━━ Exercise material ━━

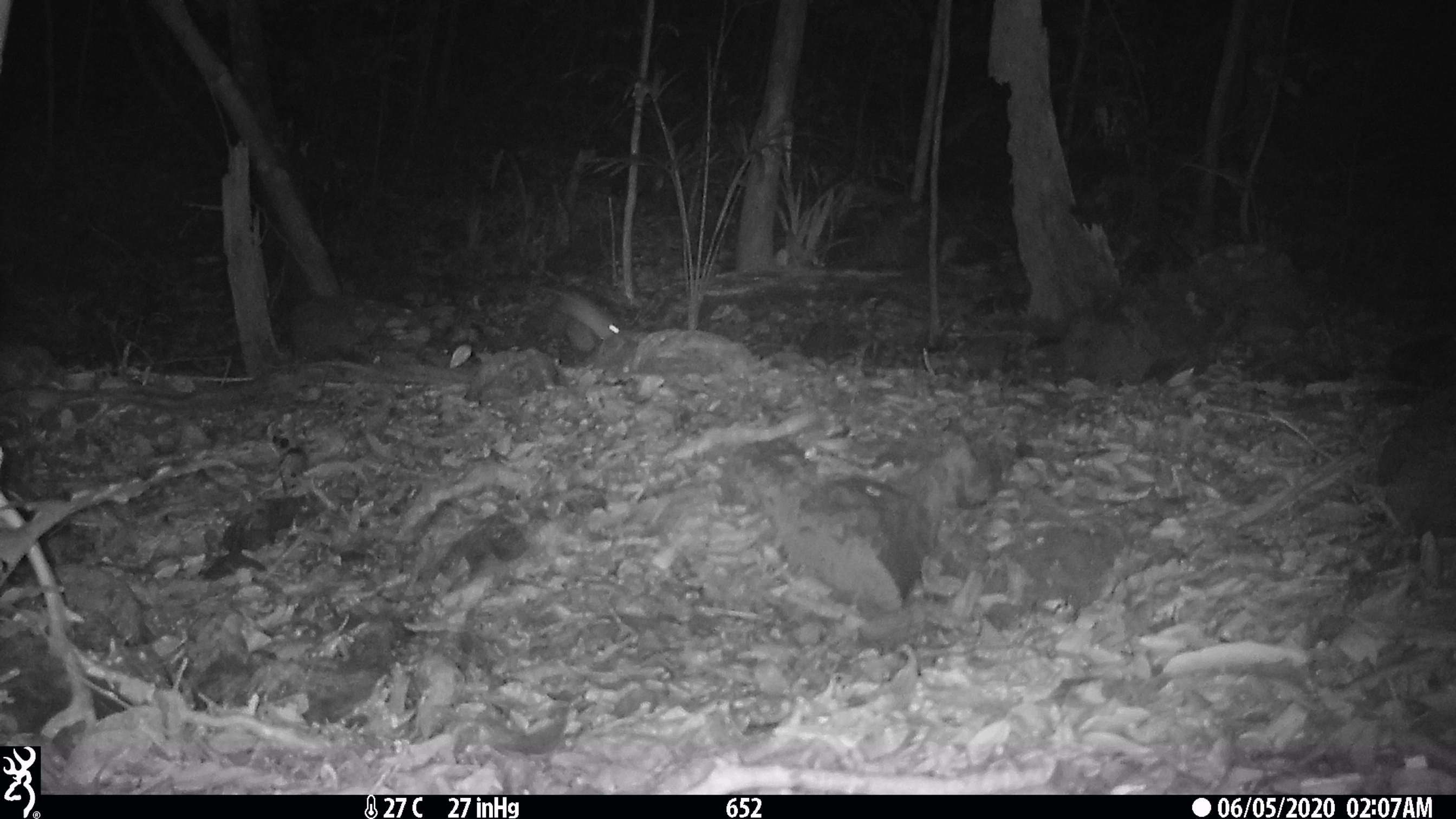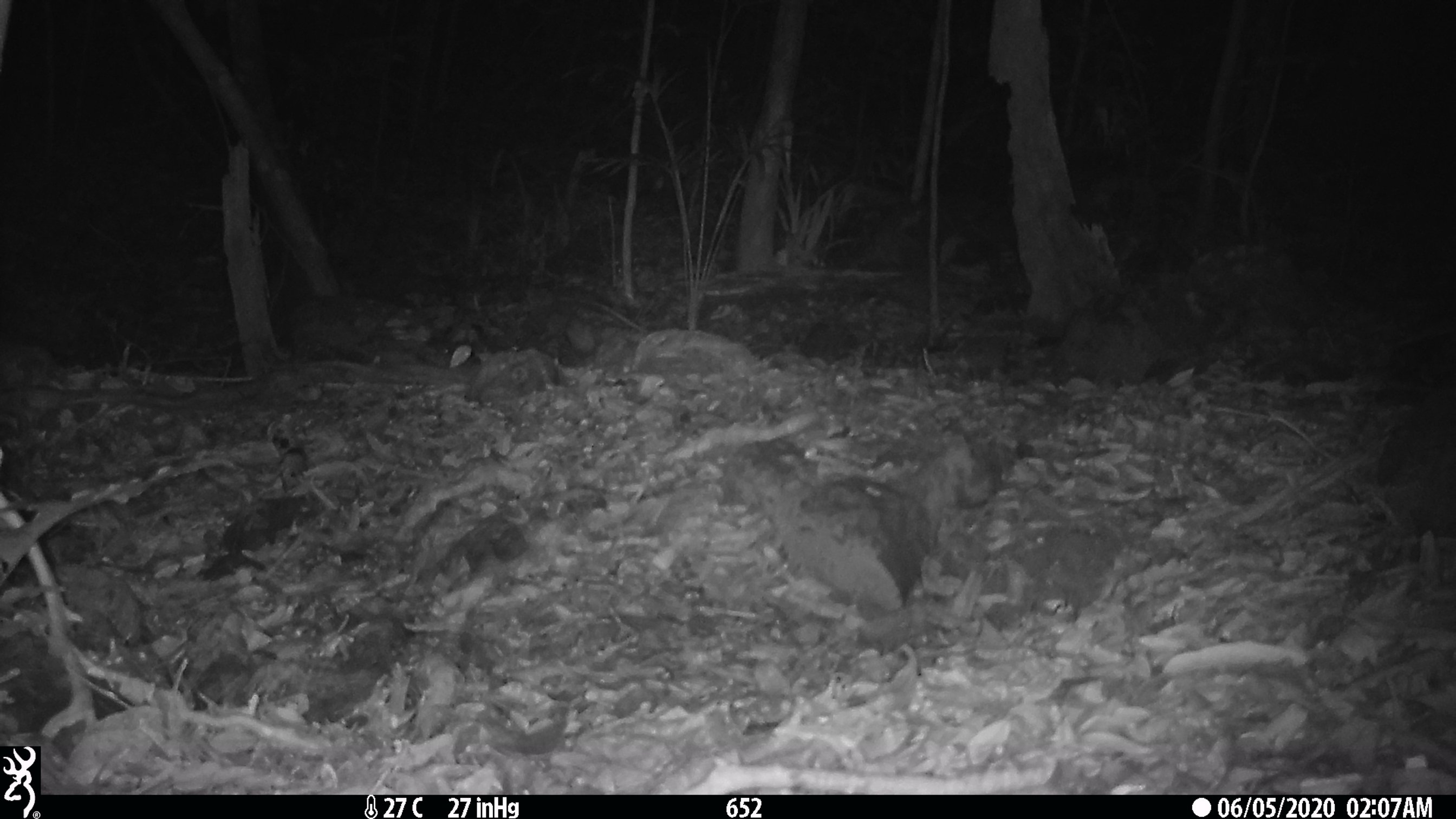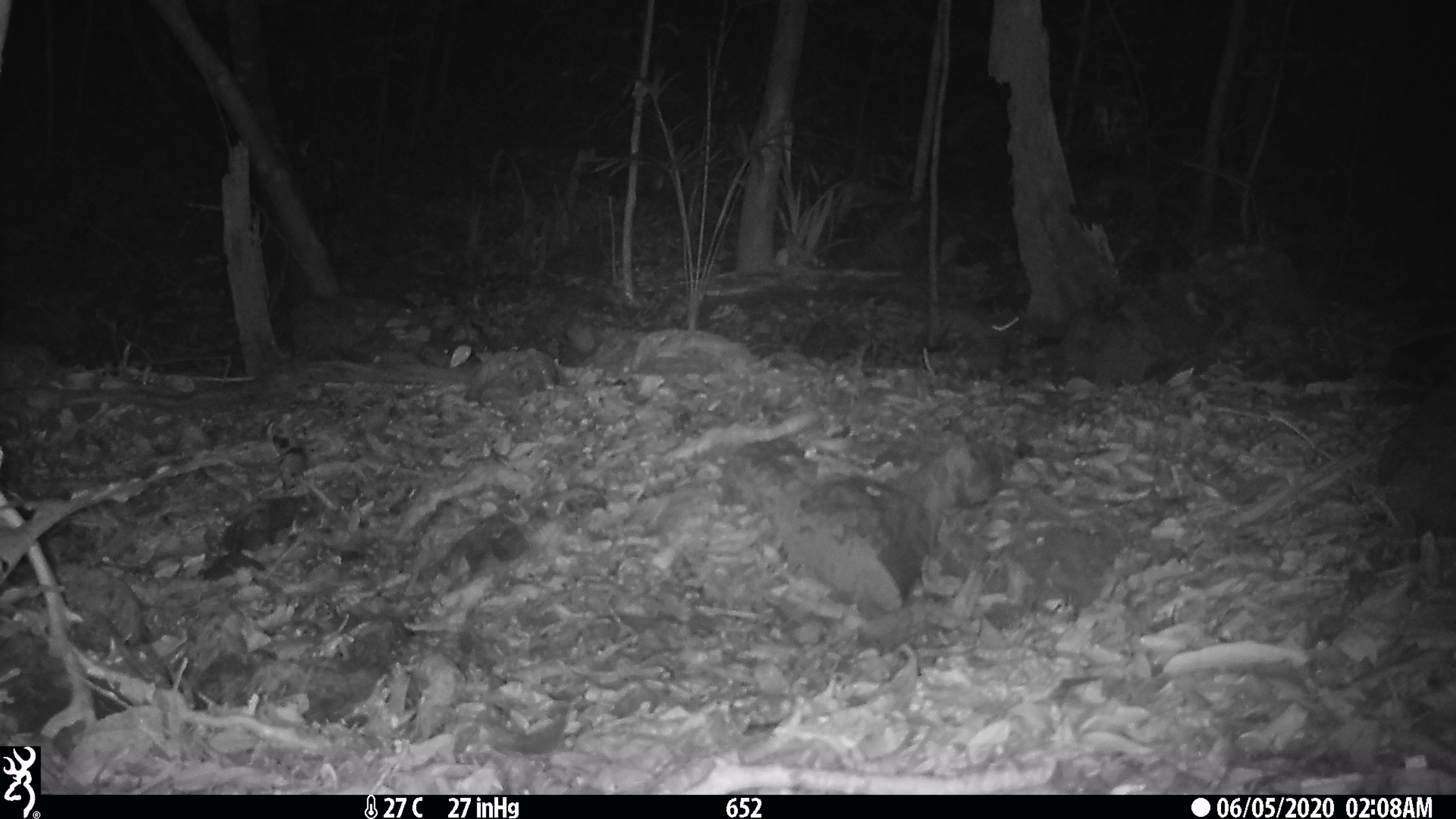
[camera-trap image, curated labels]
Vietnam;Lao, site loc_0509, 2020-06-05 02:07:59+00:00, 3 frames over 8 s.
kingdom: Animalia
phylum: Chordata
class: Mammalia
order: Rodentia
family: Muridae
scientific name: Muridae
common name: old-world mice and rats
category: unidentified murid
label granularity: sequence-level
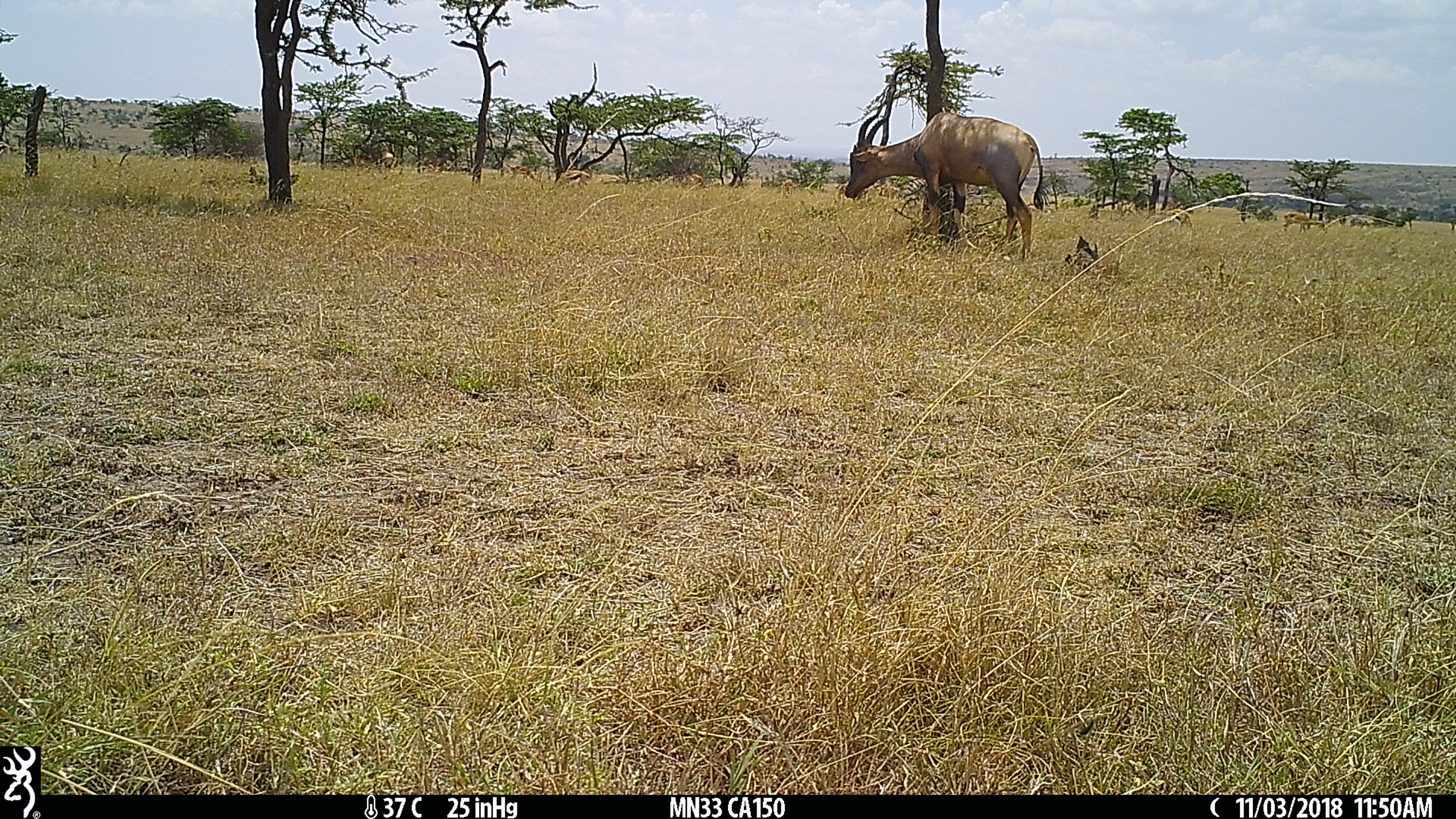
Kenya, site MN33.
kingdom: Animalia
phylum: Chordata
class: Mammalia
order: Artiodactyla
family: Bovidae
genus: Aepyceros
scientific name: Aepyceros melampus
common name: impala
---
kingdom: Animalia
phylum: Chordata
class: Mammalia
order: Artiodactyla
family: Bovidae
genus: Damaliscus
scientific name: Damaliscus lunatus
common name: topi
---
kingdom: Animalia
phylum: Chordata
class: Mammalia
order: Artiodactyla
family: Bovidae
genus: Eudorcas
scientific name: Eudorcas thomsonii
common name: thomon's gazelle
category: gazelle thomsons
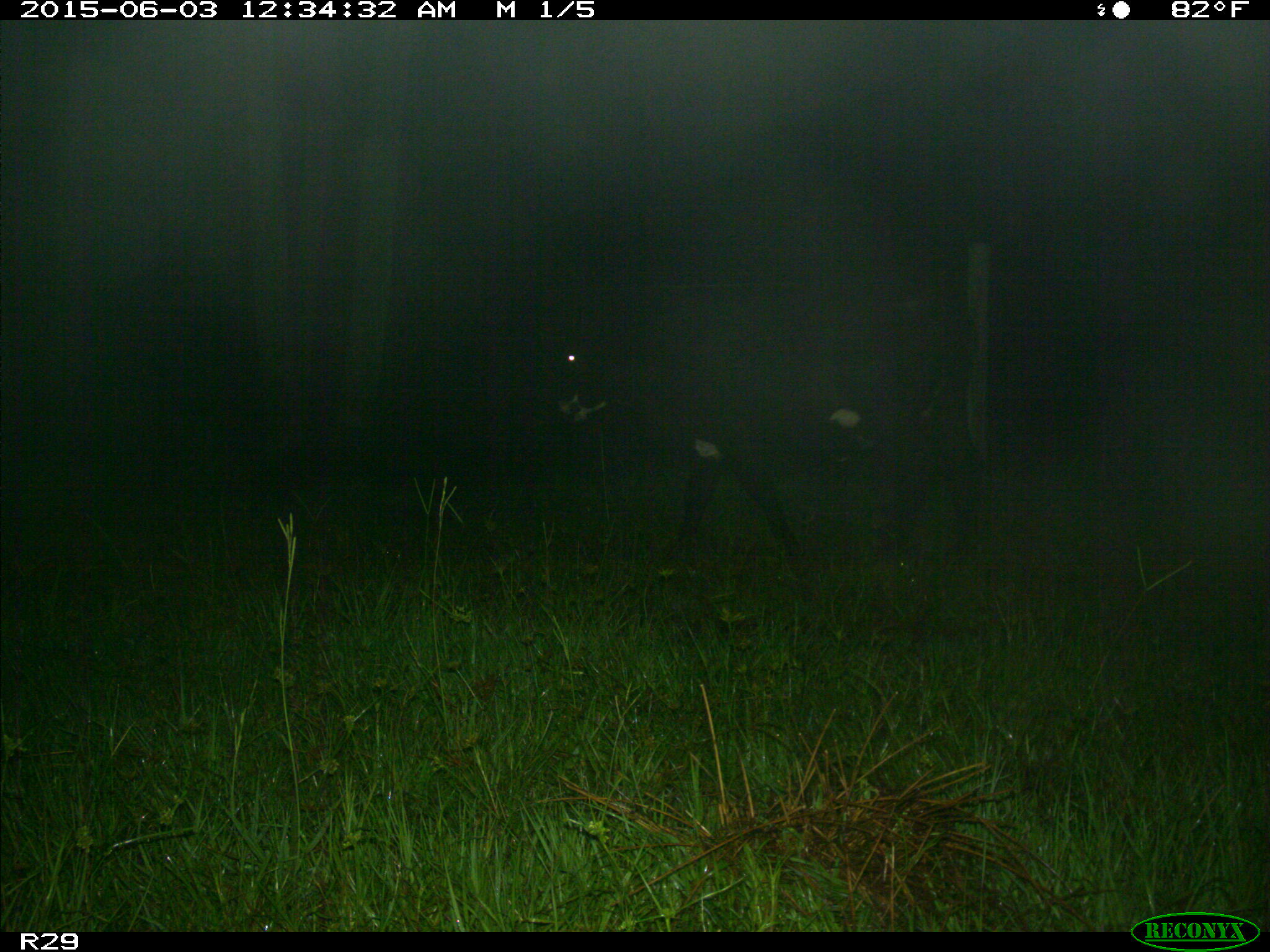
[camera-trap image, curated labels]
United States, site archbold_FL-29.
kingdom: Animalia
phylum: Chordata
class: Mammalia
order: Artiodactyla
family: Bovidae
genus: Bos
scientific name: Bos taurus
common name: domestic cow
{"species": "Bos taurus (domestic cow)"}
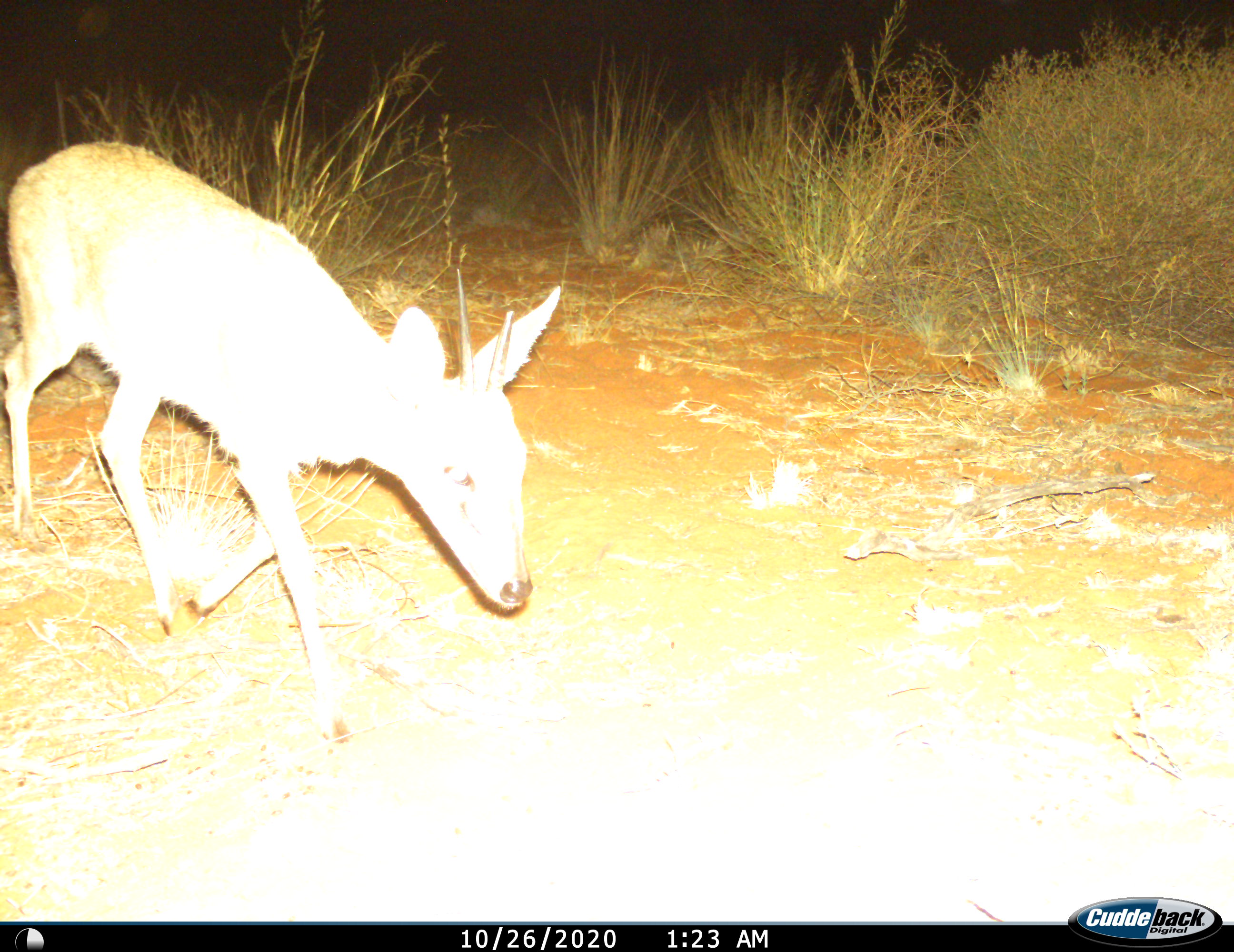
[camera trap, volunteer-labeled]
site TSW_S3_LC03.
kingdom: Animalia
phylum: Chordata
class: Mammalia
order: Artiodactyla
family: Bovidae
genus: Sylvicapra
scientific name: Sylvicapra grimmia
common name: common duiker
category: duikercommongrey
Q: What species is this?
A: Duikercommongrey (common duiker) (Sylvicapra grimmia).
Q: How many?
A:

━━━

**Task:** With all pictures left out, please transcribe exactly the lines from the start of the material through the line with "genus: Sylvicapra".

**Task response:**
[camera-trap image, curated labels]
Vietnam;Lao, site loc_0509, 2020-06-05 02:07:59+00:00, 3 frames over 8 s.
kingdom: Animalia
phylum: Chordata
class: Mammalia
order: Rodentia
family: Muridae
scientific name: Muridae
common name: old-world mice and rats
category: unidentified murid
label granularity: sequence-level
Kenya, site MN33.
kingdom: Animalia
phylum: Chordata
class: Mammalia
order: Artiodactyla
family: Bovidae
genus: Aepyceros
scientific name: Aepyceros melampus
common name: impala
---
kingdom: Animalia
phylum: Chordata
class: Mammalia
order: Artiodactyla
family: Bovidae
genus: Damaliscus
scientific name: Damaliscus lunatus
common name: topi
---
kingdom: Animalia
phylum: Chordata
class: Mammalia
order: Artiodactyla
family: Bovidae
genus: Eudorcas
scientific name: Eudorcas thomsonii
common name: thomon's gazelle
category: gazelle thomsons
[camera-trap image, curated labels]
United States, site archbold_FL-29.
kingdom: Animalia
phylum: Chordata
class: Mammalia
order: Artiodactyla
family: Bovidae
genus: Bos
scientific name: Bos taurus
common name: domestic cow
{"species": "Bos taurus (domestic cow)"}
[camera trap, volunteer-labeled]
site TSW_S3_LC03.
kingdom: Animalia
phylum: Chordata
class: Mammalia
order: Artiodactyla
family: Bovidae
genus: Sylvicapra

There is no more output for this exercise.